Red Cross Medals of World War I
World War I inspired a fascinating array of medallic art and popular subject was the Red Cross – a worldwide organization that played a critical humanitarian role in the war and is still relevant today. These medals were created to commemorate and raise funds for the Red Cross during and after the war. “Trenches to Treaties: World War I in Remembrance” showcases many of these beautiful pieces of art.
The International Committee of the Red Cross
The concept for the Red Cross was created in 1859 at the Battle of Solferino during the War of Italian Unification. Swiss businessman Henry Dunant witnessed 40,000 dead and wounded men on the battlefield without medical attention. He proposed an agency to provide humanitarian aid during wartime and an international treaty recognizing the neutrality of the agency.
The agency became the International Committee of the Red Cross (ICRC) in 1863. Its emblem was a red cross on a white background, the inverse of the Swiss flag. A year later the first Geneva Convention was adopted initially by 12 nations, codifying acceptable treatment of sick and wounded soldiers. Dunant was awarded the first Nobel Peace Prize in 1901 for these accomplishments.
The ICRC encouraged the creation of national Red Cross societies, today known as the International Federation of Red Cross and Red Crescent Societies. These organizations were independent from the ICRC, which acted as a liaison between the societies. During World War I the ICRC expanded from ten employees to over 3,000 and organized itself into national bureaus for each combatant nation.

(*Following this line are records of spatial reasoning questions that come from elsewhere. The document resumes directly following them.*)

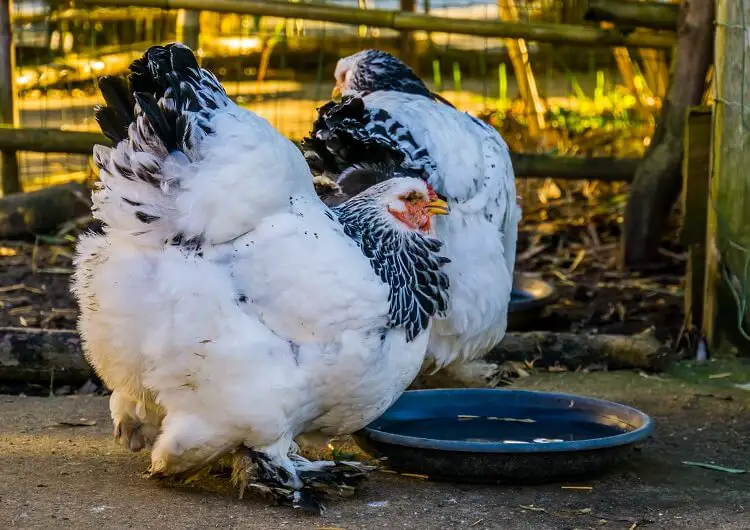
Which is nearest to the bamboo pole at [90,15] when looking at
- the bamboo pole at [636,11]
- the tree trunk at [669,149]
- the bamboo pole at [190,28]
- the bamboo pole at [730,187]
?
the bamboo pole at [190,28]

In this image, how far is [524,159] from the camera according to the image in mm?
6656

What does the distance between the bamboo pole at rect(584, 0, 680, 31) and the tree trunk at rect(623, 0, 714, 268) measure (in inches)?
10.6

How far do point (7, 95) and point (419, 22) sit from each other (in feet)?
7.77

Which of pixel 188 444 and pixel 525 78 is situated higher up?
pixel 525 78

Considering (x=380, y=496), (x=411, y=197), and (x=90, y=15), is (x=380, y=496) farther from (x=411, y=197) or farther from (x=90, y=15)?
(x=90, y=15)

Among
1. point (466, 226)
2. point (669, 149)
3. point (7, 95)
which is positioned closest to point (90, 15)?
point (7, 95)

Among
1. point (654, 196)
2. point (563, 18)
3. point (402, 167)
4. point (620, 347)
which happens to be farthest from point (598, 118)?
point (402, 167)

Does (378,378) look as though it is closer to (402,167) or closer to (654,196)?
(402,167)

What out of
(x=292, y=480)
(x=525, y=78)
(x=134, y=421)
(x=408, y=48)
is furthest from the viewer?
(x=525, y=78)

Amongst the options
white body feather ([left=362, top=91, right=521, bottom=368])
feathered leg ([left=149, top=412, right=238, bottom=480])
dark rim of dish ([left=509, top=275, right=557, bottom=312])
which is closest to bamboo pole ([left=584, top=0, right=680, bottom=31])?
dark rim of dish ([left=509, top=275, right=557, bottom=312])

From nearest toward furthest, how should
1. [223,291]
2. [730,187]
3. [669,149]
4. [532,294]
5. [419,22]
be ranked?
[223,291], [730,187], [532,294], [669,149], [419,22]

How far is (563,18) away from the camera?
743 cm

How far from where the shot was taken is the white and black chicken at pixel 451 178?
12.6 feet

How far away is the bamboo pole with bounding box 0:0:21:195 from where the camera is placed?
6.59 metres
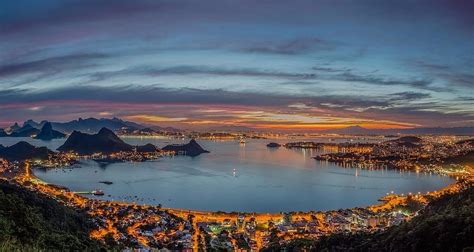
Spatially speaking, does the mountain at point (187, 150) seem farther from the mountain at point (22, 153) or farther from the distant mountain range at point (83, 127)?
the distant mountain range at point (83, 127)

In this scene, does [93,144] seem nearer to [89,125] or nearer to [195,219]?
[195,219]

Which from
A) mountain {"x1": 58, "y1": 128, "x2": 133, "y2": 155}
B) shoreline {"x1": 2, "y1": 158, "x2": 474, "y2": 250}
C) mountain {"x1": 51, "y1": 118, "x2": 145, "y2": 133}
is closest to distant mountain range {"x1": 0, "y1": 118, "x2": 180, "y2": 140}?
mountain {"x1": 51, "y1": 118, "x2": 145, "y2": 133}

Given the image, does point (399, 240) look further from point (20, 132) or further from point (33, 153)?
point (20, 132)

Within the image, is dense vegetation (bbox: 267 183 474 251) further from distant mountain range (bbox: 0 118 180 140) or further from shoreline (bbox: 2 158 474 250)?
distant mountain range (bbox: 0 118 180 140)

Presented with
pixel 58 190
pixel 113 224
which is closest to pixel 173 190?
pixel 58 190

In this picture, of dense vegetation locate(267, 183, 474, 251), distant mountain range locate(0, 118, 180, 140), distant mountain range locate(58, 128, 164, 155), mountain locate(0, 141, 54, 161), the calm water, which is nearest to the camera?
dense vegetation locate(267, 183, 474, 251)

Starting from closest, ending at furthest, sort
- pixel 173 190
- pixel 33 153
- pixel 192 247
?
1. pixel 192 247
2. pixel 173 190
3. pixel 33 153
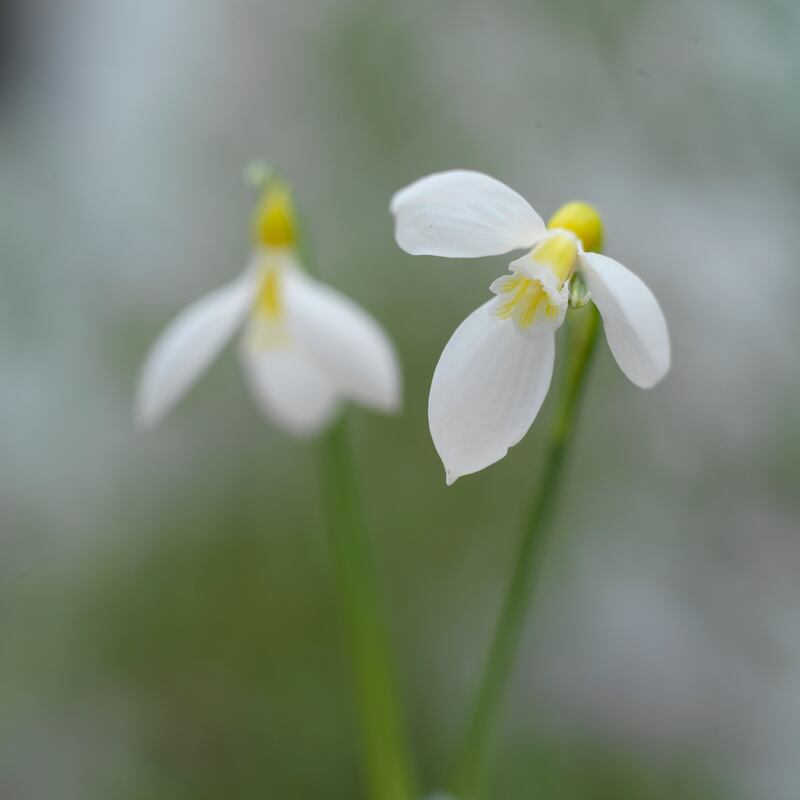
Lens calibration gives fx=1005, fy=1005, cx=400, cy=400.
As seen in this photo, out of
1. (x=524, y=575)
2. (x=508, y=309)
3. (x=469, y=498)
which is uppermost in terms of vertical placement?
(x=508, y=309)

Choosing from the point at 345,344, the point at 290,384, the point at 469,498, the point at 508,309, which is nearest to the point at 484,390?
the point at 508,309

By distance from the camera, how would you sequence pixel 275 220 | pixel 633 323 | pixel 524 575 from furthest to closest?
1. pixel 275 220
2. pixel 524 575
3. pixel 633 323

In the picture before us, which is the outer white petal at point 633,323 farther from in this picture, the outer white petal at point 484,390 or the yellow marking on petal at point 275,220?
the yellow marking on petal at point 275,220

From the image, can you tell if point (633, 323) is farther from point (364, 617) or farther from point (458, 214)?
point (364, 617)

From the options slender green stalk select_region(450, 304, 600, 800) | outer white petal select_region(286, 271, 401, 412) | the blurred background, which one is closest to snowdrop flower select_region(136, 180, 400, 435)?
outer white petal select_region(286, 271, 401, 412)

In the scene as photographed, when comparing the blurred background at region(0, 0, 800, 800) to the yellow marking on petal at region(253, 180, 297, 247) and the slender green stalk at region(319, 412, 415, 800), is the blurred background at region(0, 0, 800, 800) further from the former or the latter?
the yellow marking on petal at region(253, 180, 297, 247)

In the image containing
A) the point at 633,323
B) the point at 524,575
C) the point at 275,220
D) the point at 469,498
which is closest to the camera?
the point at 633,323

Red Cross efforts were invaluable during World War I. The ICRC established the International Prisoners-of-War Agency that was responsible for arranging the exchange of over 200,000 POWs, gathering records on millions of prisoners, and transferring mail, money and aid packages. Records gathered enabled over two million POWs to be reunited with their displaced families. Red Cross delegates were sent to inspect 524 POW camps during the war. National societies deployed thousands of nurses from around the world to help deal with the unprecedented number of casualties.
The ICRC was also charged with monitoring combatant nations’ compliance with the Geneva conventions. It was a leader in protest over the use of chemical weapons and was instrumental in having their use banned after the war. For its work, the ICRC was awarded the 1917 Nobel Peace Prize – the only one awarded during World War I.
The American Red Cross
Clara Barton, famous for her pioneering efforts to improve nursing during the American Civil War, became aware of the ICRC while visiting Europe. She and a group of associates founded the American Red Cross in 1881. The organization is dedicated to helping people in need throughout the country and world. It received congressional charters in 1900 and 1905.
The American Red Cross experienced tremendous growth during World War I – from 17,000 members in 1914 to over 20 million adult and 11 million junior members in 1918, organized in 3,864 chapters. Americans contributed $400 million in funds and material to support Red Cross programs such as staffing hospitals and ambulance companies, and recruiting 20,000 nurses to serve in the military.